Frequently Asked Questions

  1. What do you feed a cat with IBS? Recurring digestive issues can be frustrating for a cat owner because it can be difficult to determine the underlying cause. Occasional digestive upset may be due to something your cat ate or it could simply be a matter of stress. Other possibilities include parasites, intestinal infections, and food allergies or sensitivities. Making changes to your cat’s diet can help manage IBS symptoms, but what is the best food for cats with IBS? Many veterinarians recommend a diet high in fiber that is supplemented with probiotics to help ease and improve your cat’s digestion. Generally speaking, a diet made with high-quality natural ingredients can also improve your cat’s digestion and may help ease symptoms.
  2. Can a cat die from IBD? Irritable bowel disease is more serious than irritable bowel syndrome because it is typically caused by some kind of physical issue. IBS, on the other hand, can be triggered by stress and is generally easier to treat. Though IBD in cats can be severe and it is not a curable disease, the prognosis is generally good for controlling the disease. According to one case study, nearly 80% of cats with IBD showed positive responses to treatment involving prednisone and dietary changes.
  3. Do probiotics help cats with IBD? Inflammatory bowel disease is characterized by inflammation in the digestive tract. The exact cause is unknown, but it is thought to be some combination of dietary factors combined with issues with the immune system, bacterial populations in the intestines, and other environmental factors. Most of the clinical signs of IBD are digestive, including vomiting, diarrhea, bloody stools, and decreased appetite. These symptoms can sometimes be mitigated with probiotics that help restore healthy bacterial populations in the intestines to boost and regulate digestion. Probiotics alone may not be enough to treat IBD, but they can help.
  4. What is the difference between IBS and IBD in cats? Many people think that the acronyms IBS and IBD are interchangeable when, in fact, the two refer to entirely separate diseases. Irritable bowel syndrome or IBS tends to be fairly mild, involving digestive symptoms like diarrhea, bloating, cramping, gas, and vomiting. Irritable bowel disease or IBD is more severe, involving inflammation of the digestive tract which can have an autoimmune component. To determine which condition your cat has, you’ll need to talk to your veterinarian. He’ll use your cat’s history of symptoms and may conduct additional tests to make the diagnosis.
  5. How long can a cat live with chronic diarrhea? Diarrhea is fairly common in cats, especially cats that spend time outdoors and might eat substances other than commercial food. In most cases, diarrhea resolves itself within 24 to 48 hours and isn’t anything to be worried about. If it happens in old cats or very young kittens, however, there is a risk for dehydration. Chronic diarrhea is defined as diarrhea symptoms that recur for at least three weeks. In these cases, dehydration is a greater risk. If your cat has blood or mucus in his stool, you should contact your veterinarian immediately.

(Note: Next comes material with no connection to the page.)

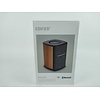 Edifier Speaker MS50A - Zwart/Hout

Many pet owners make the mistake of taking their cat’s healthy digestion for granted. What makes cats great is the fact that they do their business in private, leaving you with the simple task of scooping the litter box a few times a week. Out of sight, out of mind. Right? Unfortunately, the same thing that makes cats superior to dogs (in the minds of some pet owners) can also be their downfall. Because you’re not monitoring your cat’s digestive function as closely as you might with a dog, you can miss the signs of developing digestive problems like IBS and IBD.

Untreated digestive issues can lead to serious problems like malabsorption and malnutrition. At the first sign of chronic diarrhea or other digestive issues, take your cat to the vet to determine the underlying cause and the optimal form of treatment. From there, you may want to look into other options for your cat’s food. If it comes to that, take what you’ve learned here to shop smart for your cat or try out one of our top picks reviewed above. Best of luck!